BİRİ HAZIRLIYOR, BİRİ VURUYOR
Gelinen noktada, bir taraftan devleti bütün kurumlarıyla yeniden işler ve güvenilir hale getirirken, diğer taraftan varlığımıza doğrudan tehdit teşkil eden terör örgütleriyle esaslı ve sonuç alıcı bir mücadele vermek durumundayız. Teröre 3 günde 75 can verdik. Önce Van'da, Bitlis'te, Elazığ'da, sonra Gaziantep'de yaşanan kahpelik, 15 Temmuz'da yaşanan alçaklıkla birebir aynıdır. Biri hazırlıyor, biri vuruyor, diğeri sırasını bekliyor. FETÖ'nün PKK'dan, PKK'nın IŞİD'den hiçbir farkı yoktur. Aralarındaki dehşet dengesi, paylaşım kavgası bir şeyi değiştirmiyor. Hepsinin ipleri aynı üst aklın elindedir vehedefleri Türkiye Cumhuriyeti Devleti ve Türk milletidir. Dolayısı ile aynı anda ve kararlı bir şekilde bu kalleşlerle mücadele etmek ve sonuç almak zorundayız. Kaldı ki, ihanet sadece sınırlarımız içinde de kalmadığı için çok daha geniş düşünmek ve çok daha hızlı ve kararlı hareket etmek zorundayız. Gaziantep saldırısından sonra bir defa daha görüldü ki, Suriye sınırının bataklığa dönüşmüş olması, bu kalleşlerin işini son derece kolaylaştırmıştır.
SURİYE BATAKLIĞI KURUTULMALI
Kimin ne dediğine, ne yaptığına, ne istediğine, hatta nerede durduğuna bakmadan, kararlı biçimde bu bataklığı kurutmak zorundayız. Suriye'deki belirsizlik devam ettikçe, bize huzur yoktur. Varlığımızın temini için ne ABD'den, ne Rusya'dan, ne İsrail'den, ne de başka bir ülkeden himmet bekleyemeyiz. Onların hangi hesabı yaptığı, Türkiye'ye hangi rolü biçtiği kendi sorunlarıdır. Zira, bu işlere çok zaman harcayıp, kendimizi ikinci plana bıraktığımız için bütün bunlar başımıza geldi. Artık, kendi işimize bakalım.
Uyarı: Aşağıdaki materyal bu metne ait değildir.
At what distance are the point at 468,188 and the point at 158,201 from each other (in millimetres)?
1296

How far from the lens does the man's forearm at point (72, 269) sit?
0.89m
Cerablus'unIŞİD'den temizlenmesi ne kadar şartsa, PKK-PYD'nin eline geçmemesi de bir o kadar elzemdir. Burada tekrara girmeyeceğim ve değerli okuyucularıma bu konuda dün yazdığımız yazıyı bir defa daha gözden geçirmelerini tavsiye ederim. Sadece şu kadarını söyleyelim: Alınan tedbirler ve Cerablus'un temizlenmesi için gösterilen kararlılık son derece yerindedir ve aynen sürdürülmelidir.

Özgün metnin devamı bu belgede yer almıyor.